• What you should do: Replace "viewer" with "observer" in the items from the line containing "In this scene as shown, what" through the line containing "528 centimetres", and give only those lines back with nothing else altered.

Dataset excerpt:
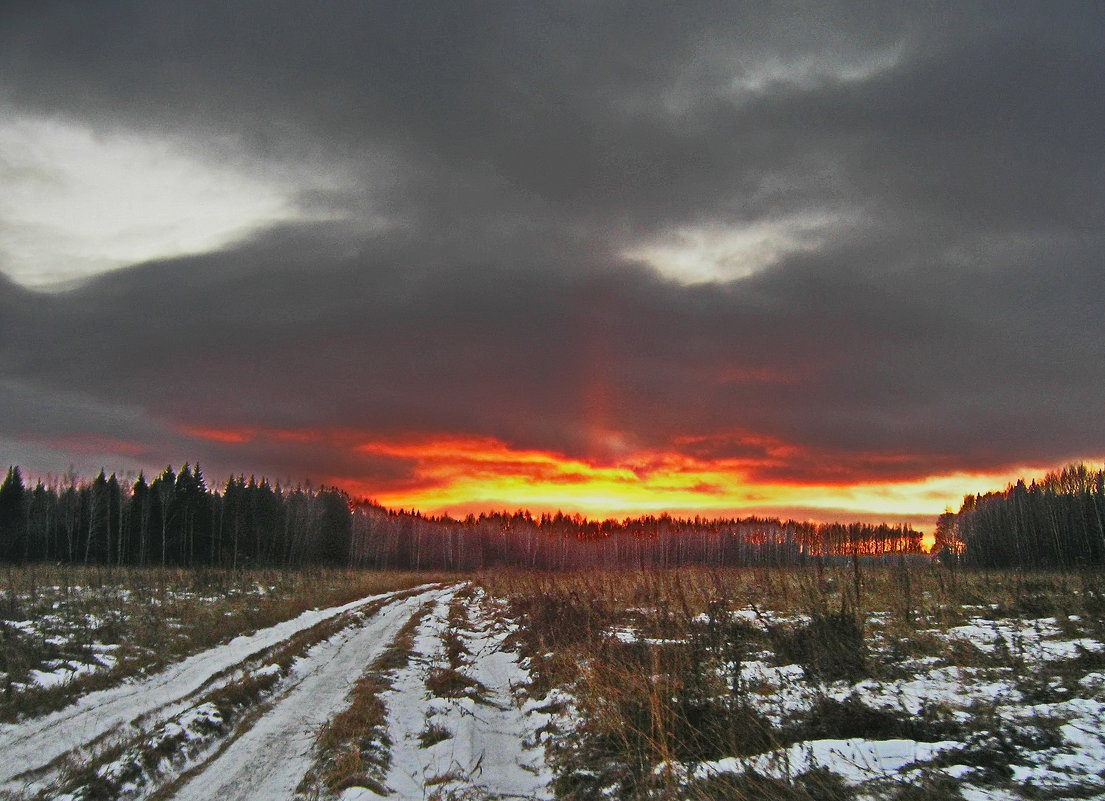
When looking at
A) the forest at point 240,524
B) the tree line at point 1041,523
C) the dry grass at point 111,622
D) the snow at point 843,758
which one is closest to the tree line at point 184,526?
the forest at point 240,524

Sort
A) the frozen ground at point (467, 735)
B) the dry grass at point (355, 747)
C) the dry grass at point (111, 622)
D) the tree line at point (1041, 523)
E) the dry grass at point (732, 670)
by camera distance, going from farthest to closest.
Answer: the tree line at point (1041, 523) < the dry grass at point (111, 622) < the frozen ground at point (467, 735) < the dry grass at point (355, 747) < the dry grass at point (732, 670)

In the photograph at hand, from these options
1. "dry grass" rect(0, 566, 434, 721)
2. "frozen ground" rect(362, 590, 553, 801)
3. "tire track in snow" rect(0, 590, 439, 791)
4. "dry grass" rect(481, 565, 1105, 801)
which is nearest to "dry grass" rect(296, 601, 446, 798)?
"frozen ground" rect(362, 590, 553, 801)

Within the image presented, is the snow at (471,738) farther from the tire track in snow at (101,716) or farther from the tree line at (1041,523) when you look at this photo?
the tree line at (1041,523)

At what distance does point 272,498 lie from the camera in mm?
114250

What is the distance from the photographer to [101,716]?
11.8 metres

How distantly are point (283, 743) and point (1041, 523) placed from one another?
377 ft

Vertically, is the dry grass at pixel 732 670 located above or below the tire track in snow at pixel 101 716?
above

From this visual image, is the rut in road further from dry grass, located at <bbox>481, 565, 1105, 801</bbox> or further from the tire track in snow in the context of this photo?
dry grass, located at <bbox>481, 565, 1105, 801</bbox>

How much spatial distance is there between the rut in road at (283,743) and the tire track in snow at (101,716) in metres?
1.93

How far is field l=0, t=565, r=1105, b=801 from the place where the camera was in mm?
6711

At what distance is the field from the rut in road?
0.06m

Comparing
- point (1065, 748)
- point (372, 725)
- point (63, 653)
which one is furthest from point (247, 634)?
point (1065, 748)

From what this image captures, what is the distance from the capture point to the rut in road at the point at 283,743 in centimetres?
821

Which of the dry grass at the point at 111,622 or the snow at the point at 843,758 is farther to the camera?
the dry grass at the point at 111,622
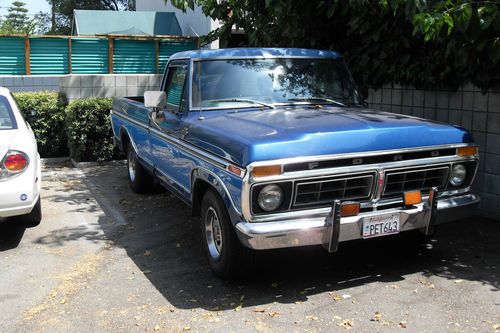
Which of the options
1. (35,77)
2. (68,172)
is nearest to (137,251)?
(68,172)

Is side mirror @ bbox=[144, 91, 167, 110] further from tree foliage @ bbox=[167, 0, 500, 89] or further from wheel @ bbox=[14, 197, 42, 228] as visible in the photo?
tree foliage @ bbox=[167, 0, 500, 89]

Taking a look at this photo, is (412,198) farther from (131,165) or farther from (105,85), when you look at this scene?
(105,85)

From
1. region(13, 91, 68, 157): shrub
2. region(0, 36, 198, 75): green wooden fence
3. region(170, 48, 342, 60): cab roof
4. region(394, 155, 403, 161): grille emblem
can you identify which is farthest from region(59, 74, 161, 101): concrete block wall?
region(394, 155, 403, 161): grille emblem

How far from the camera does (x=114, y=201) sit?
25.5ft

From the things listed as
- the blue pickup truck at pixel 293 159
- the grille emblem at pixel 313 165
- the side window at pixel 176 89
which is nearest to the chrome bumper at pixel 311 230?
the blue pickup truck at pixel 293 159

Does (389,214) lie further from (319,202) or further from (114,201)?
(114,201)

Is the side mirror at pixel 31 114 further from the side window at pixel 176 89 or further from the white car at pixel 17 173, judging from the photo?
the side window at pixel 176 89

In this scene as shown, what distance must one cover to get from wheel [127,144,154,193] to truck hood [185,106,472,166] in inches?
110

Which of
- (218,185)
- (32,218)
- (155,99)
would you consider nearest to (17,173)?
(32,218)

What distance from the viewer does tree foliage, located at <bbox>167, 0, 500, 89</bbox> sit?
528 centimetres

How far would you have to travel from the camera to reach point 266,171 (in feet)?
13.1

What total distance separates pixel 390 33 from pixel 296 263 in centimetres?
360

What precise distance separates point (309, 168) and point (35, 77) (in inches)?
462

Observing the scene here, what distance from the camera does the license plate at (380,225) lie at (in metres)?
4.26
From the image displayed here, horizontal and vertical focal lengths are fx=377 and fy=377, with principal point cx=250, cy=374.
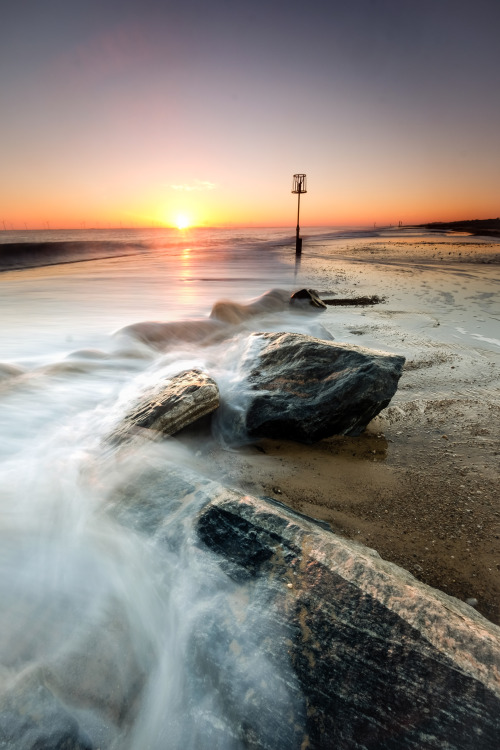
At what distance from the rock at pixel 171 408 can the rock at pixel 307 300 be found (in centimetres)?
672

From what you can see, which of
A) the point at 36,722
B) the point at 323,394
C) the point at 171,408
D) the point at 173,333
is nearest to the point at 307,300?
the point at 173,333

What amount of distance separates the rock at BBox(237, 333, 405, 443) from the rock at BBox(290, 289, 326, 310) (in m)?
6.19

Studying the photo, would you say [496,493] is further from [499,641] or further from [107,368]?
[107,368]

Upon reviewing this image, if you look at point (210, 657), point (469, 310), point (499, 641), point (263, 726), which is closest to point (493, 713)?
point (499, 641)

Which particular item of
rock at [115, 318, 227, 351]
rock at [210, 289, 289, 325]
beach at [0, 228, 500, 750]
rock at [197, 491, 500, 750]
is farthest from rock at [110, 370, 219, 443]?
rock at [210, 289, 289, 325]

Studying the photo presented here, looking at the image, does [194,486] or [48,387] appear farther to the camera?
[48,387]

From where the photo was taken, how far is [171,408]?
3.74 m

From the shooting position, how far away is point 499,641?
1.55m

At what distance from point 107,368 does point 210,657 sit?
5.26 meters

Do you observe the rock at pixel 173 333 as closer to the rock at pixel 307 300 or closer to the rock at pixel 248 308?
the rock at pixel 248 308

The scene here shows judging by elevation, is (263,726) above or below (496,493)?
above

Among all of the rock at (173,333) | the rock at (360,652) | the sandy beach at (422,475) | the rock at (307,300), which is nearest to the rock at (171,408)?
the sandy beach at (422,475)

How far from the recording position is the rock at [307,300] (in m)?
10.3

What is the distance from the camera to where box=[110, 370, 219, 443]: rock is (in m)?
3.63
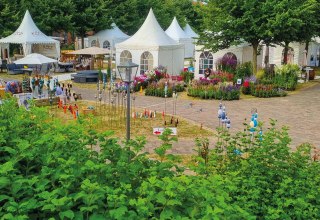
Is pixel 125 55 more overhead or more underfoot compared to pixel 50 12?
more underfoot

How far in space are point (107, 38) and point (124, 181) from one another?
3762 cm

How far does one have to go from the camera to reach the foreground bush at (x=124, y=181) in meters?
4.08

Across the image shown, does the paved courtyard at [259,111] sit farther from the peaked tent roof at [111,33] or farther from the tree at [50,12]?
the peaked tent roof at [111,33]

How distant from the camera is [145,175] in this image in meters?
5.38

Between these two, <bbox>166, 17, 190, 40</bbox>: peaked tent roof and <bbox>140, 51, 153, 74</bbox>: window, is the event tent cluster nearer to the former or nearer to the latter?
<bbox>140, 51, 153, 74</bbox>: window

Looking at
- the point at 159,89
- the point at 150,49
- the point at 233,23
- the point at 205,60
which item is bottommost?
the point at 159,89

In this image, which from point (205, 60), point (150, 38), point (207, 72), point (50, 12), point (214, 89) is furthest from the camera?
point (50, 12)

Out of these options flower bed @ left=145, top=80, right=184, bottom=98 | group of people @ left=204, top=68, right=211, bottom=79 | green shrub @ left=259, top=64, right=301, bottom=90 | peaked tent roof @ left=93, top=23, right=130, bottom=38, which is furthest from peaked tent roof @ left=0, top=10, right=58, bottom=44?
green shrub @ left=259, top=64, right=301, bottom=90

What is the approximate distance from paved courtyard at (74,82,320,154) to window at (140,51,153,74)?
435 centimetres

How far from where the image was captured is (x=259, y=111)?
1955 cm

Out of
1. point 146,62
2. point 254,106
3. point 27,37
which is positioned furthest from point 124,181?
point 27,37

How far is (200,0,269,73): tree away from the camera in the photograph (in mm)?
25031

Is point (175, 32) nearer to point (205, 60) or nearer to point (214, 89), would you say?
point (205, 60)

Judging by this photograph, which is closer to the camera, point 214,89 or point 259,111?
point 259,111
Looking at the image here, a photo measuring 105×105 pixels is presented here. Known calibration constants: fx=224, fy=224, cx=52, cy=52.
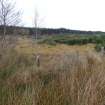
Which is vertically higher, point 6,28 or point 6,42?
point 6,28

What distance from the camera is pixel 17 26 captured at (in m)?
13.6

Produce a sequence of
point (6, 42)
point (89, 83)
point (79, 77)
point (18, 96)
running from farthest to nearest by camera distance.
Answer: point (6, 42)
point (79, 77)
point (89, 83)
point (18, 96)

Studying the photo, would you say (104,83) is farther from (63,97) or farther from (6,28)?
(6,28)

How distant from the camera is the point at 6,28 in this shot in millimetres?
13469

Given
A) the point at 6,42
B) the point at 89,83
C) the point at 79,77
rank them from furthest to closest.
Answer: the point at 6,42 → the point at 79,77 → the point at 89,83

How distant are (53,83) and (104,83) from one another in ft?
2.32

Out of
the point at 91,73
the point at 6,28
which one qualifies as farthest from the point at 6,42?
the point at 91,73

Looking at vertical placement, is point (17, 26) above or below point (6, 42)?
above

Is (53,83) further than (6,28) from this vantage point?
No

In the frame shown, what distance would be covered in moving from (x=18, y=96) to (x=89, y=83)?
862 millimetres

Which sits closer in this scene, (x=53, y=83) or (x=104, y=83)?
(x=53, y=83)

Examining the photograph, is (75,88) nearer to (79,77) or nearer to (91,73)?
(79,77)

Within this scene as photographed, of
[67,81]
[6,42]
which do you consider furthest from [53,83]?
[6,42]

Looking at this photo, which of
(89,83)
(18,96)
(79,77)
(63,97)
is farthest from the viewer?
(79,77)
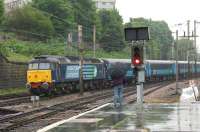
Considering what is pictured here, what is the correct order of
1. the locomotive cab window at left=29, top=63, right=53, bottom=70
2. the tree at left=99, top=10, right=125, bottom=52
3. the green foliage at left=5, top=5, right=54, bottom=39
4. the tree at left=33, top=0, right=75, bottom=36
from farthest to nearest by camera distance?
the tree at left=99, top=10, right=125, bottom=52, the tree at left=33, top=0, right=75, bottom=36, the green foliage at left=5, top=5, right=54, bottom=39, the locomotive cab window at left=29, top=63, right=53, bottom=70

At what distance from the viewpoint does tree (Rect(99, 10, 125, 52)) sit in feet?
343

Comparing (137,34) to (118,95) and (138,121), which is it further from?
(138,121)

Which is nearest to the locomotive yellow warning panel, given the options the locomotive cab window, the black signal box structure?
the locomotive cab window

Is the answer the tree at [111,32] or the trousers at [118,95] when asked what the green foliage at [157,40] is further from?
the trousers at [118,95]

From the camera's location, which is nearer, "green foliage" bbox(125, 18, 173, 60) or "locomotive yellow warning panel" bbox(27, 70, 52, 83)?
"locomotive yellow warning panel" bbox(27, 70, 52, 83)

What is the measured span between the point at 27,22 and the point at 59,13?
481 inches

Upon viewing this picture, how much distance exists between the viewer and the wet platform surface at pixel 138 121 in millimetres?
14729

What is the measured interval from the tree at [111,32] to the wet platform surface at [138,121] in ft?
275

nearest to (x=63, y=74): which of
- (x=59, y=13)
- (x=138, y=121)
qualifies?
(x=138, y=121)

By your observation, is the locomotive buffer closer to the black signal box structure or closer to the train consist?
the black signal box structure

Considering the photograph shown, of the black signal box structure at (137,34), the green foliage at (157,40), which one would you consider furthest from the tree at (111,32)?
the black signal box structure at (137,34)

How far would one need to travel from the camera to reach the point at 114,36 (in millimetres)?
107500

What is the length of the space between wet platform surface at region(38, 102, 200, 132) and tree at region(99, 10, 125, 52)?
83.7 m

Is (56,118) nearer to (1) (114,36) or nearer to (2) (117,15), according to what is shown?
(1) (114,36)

• Response:
In this scene as shown, what distance must one cover to get from wheel [127,144,154,193] to truck hood [185,106,472,166] in inches?
110

Which of
- (218,185)
- (32,218)
- (155,99)
would you consider nearest to (17,173)?
(32,218)

What distance from the observer does tree foliage, located at <bbox>167, 0, 500, 89</bbox> sit?
528 centimetres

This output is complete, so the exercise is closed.